CLI Usage
The babylon binary provides three subcommands — phonemize, tts, and serve — plus global flags for model configuration.
Configuration
On startup, babylon automatically loads config.json from the same directory as the executable. You can override this with --config, and any individual flag overrides its corresponding config key.
{
"phonemizer_model": "models/open-phonemizer.onnx",
"dictionary": "models/dictionary.json",
"kokoro_model": "models/kokoro-quantized.onnx",
"kokoro_voice": "en-US-heart",
"kokoro_voices": "models/voices",
"vits_model": "models/curie.onnx",
"host": "127.0.0.1",
"port": 8775
}Global flags
These flags apply to all subcommands and are processed before dispatch.

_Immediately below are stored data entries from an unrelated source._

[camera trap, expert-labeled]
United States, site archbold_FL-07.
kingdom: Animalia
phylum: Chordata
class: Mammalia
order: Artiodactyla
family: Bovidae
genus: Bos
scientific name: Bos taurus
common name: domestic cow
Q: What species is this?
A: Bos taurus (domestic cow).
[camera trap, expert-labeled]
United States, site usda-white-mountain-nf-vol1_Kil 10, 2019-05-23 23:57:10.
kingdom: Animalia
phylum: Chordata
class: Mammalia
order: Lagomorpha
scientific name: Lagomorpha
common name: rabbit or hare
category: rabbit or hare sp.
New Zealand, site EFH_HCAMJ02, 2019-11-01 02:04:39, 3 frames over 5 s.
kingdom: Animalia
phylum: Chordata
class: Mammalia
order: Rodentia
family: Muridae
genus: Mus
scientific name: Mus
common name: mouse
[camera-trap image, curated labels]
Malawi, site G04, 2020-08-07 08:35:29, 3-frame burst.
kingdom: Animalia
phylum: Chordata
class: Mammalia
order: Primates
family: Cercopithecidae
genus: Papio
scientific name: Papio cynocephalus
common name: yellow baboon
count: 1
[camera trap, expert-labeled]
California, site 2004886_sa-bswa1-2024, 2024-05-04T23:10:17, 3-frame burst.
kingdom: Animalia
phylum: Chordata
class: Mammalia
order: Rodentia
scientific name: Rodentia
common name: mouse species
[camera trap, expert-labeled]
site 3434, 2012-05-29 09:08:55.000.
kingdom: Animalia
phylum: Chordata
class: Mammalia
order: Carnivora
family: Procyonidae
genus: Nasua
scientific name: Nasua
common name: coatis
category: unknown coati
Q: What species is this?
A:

| Flag | Argument | Description |
|---|---|---|
| --config | <path> | Load a JSON config file |
| --phonemizer-model | <path> | Phonemizer ONNX model |
| --dictionary | <path> | Pronunciation dictionary JSON |
| --kokoro-model | <path> | Kokoro ONNX model |
| --kokoro-voice | <name> | Default Kokoro voice name |
| --kokoro-voices | <dir> | Directory of voice .bin files |
| --vits-model | <path> | VITS ONNX model |
| -h, --help | — | Show help |
phonemize
Convert text to IPA phonemes using the Open Phonemizer G2P pipeline. Words found in the pronunciation dictionary are looked up directly; unknown words are handled by the neural model.
# IPA output (default)
babylon phonemize "Hello world"
# → hɛloʊ wɜːld
# Kokoro token IDs instead of IPA
babylon phonemize --tokens "Hello world"
# → [31, 29, 42, 0, 51, 17, 32, 42]| Flag | Description |
|---|---|
| --tokens | Print Kokoro token IDs instead of the IPA string |
| -h, --help | Show help |
tts
Synthesise speech from text and write a WAV file. The Kokoro engine is the default. Switch to VITS with --vits.
# Kokoro synthesis (default voice, writes output.wav)
babylon tts "Hello world"
# Specify output path
babylon tts "Hello world" -o hello.wav
# Choose a voice and adjust speed
babylon tts --voice en-US-nova --speed 1.2 "Hello world" -o nova.wav
# Use the VITS engine
babylon tts --vits "Hello world" -o vits-out.wav| Flag | Argument | Description |
|---|---|---|
| --kokoro | — | Use the Kokoro engine (default) |
| --vits | — | Use the VITS engine |
| --engine | <name> | Select kokoro or vits explicitly |
| -v, --voice | <name> | Kokoro voice name (filename in voices dir without .bin) |
| --speed | <float> | Speech speed multiplier (default: 1.0) |
| -o | <path> | Output WAV file (default: output.wav) |
| -h, --help | — | Show help |
serve
Start a local HTTP server with the built-in web frontend. All configured models are pre-loaded on startup. The web UI is served at GET / from index.html in the same directory as the executable.
# Start on default address (127.0.0.1:8775)
babylon serve
# Expose on all interfaces, custom port
babylon serve --host 0.0.0.0 --port 9000| Flag | Argument | Description |
|---|---|---|
| --host | <addr> | Bind address (default: 127.0.0.1) |
| --port | <port> | Port number (default: 8775) |
| -h, --help | — | Show help |